---------- 本文抜粋
テーラーメイドカーペット 英国発祥のウィルトン織機とブリティッシュウールの世界 | BRITISH MADE

テーラーメイドカーペット 英国発祥のウィルトン織機とブリティッシュウールの世界

2018.03.03

イギリスで初めて機械化されたウィルトン織機

カーペットとイギリスはとても深い関係があります。カーペットがはじめて機械化されたのは、1700年台、イギリスの産業革命の時代。イギリス産のウールは、反発力に優れカーペットにもとても適しています。ウールカーペットの文化が根付いているイギリスでは、日本のビジネスホテルのようなB&Bにも、しっかりウールカーペットが敷き込まれています。
そんなイギリスと深い関係にあるカーペットのものづくりや、ブリティッシュウール、堀田カーペットのつくるラグブランド「COURT」について、ご紹介したいと思います。
20180305_hotta_main COURTの1stコレクション「Fisherman’s COURT」
--------------------
▶ [課題の説明]:
カーペットとイギリスについての本文で、筆者が紹介したいと述べている事柄をすべて挙げてください。 本文に書かれている内容だけを根拠にしてください。
---------- データ内容
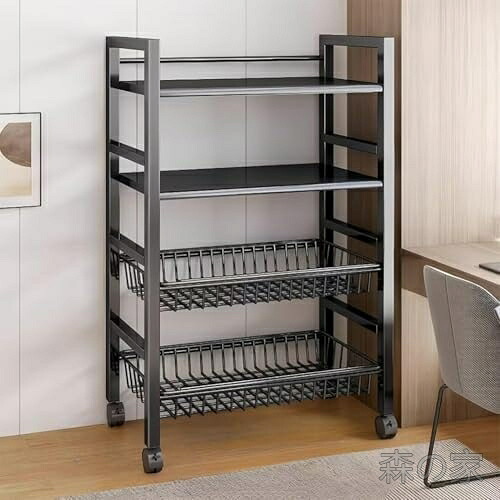 【送料無料】スチールラック キャスター付き 収納棚 4段 ワイヤーバスケット2個付き 58x36x102cm ブラック キッチンラック 電子レンジ台 省スペース おしゃれ 頑丈 移動式 隙間収納｜森の家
--------------------
▶ [課題への回答]:
・イギリスと深い関係にあるカーペットのものづくり
・ブリティッシュウール
・堀田カーペットのつくるラグブランド「COURT」